Nur suresinin 11-26. ayetlerinde anlatılan olay budur. Fakat söz konusu
ayetlerde olayın detayları yer almamakta sadece Ayşe'ye bu suçlamayı
yönelten kişiler lanetlenmektedir.
İfk hadisesi kısaca şudur: Ayşe Muhammed ile bir sefere çıktığı sırada gece
vakti tuvalet ihtiyacı için devesinden iner. Geri geldiğinde boynundaki
gerdanlığın koptuğunu fark ederek onu aramak için hacetlendiği yerin
çevresine bakınmaya gider. Ayşe uzun süre kolyesini ararken askerler Ayşe
içinde zannederek onun mahmilini devesine yükleyip yola koyulurlar. Geride
kalan Ayşe gerdanlığını bulur, ordugaha gider ama kimseyi bulamaz. Nasılsa
beni aramaya gelirler diyerek önce bulunduğu yere gider ve orada uyuya
kalır. Geri gözcülüğü görevinde olan Safvan İbnu Muattal Ayşe'yi bulur,
deveye bindirir ve ordunun konakladığı yere varırlar. Ayşe geride kaldığı
için hakkında söylentiler çıkmıştır. Medine'ye döndüklerinde bir ay hasta
halde yatarken dedikodular büyüyerek yayılmıştır ama Ayşe'nin bunlardan
haberi olmasa da Muhammed'in tavırları onu bir şeylerin normal olmadığı
konusunda şüphelendirmiştir. Bir kadından kendisi hakkında çıkan dedikoduyu
öğrenir.
Muhammed'in onun masum olduğu konusunda şüpheli davranması, Allah'tan
Ayşe'nin masum olduğu konusunda vahiy beklemesi ve vahiy geciktiği için Ali
ile istişare etmesi ve Ali'nin bu konudaki tutum ve sözleri Ayşe'yi
yıpratmıştı. Bu uzun süreç sonrası Ayşe ile Ali'nin arası açılmış, Muhammed
ise gelen vahiy ile (Nur 11-14) Ayşe'nin masum olduğunu ilan etmiş fakat
Ayşe bu süreç boyunca gördüğü muameleden dolayı Muhammed'e sitem etmiştir.

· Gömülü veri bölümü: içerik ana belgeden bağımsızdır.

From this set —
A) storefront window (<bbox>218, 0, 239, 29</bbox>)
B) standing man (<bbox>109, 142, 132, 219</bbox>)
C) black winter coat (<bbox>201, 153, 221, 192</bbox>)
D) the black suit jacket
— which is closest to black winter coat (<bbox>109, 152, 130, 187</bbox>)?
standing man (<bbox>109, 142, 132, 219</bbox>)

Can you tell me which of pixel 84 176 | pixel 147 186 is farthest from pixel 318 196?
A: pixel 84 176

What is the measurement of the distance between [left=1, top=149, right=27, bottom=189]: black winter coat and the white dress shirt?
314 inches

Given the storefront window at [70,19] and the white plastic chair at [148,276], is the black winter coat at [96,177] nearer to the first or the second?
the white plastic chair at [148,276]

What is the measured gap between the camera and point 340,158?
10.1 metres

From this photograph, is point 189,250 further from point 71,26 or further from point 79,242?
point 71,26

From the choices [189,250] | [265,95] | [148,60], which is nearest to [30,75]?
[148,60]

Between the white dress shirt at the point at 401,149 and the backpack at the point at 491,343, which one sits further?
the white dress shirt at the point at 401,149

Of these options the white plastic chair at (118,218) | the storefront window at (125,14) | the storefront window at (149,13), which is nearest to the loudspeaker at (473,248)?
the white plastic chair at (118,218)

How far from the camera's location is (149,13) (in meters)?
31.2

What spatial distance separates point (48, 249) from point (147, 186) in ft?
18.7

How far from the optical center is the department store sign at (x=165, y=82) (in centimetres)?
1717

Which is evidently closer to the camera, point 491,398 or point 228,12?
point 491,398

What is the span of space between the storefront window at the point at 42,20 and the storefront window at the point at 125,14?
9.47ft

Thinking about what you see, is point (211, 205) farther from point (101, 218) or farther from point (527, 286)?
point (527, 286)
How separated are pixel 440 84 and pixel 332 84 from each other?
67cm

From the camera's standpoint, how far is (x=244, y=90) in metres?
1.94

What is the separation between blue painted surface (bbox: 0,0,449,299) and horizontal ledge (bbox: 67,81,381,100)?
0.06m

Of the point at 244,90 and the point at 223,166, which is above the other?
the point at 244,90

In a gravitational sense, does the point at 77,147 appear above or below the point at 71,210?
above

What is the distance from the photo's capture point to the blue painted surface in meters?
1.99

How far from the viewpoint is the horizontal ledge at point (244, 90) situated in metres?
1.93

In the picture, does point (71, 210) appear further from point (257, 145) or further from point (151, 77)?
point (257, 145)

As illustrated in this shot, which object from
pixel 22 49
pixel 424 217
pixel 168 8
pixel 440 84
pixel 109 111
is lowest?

[Kaynaklar: Buhari, Şehâdât, 15, 30, Hibe 15, Cihad 64; Megâzi 11, 34,
Tefsir, Yusuf 3, Nur 6, 11; Eyman 18, İ’tisan 28, Tevhid 35, 52; Müslim,
Tevbe 56, (2770); Tirmizi, Tefsir, (3179); Nesâi, Tahâret 1194, (1,
163-164); İbn Hişam, es-Sîre, II, s. 298]
Diğer önemli olay Deve Savaşı'dır.
Cemel Vakası (Deve Savaşı)
Yukarıdaki olaya dair kaynaklar Ayşe ile Ali'nin arasının açıldığını işaret
eder. Cemel Savaşı'nın muhtemel sebebinin Ayşe'nin iftiraya uğradığı
Gerdanlık Vakası olduğu konusunda büyük ölçüde kabul vardır. Kısaca Ali ile
Ayşe'nin kendi orduları ile Basra'da karşı karşıya gelmiş ve bu savaştan Ali
zaferle çıkmıştır.
Ayşe 66 yaşında ölmüş ve Baki mezarlığına gömülmüştür.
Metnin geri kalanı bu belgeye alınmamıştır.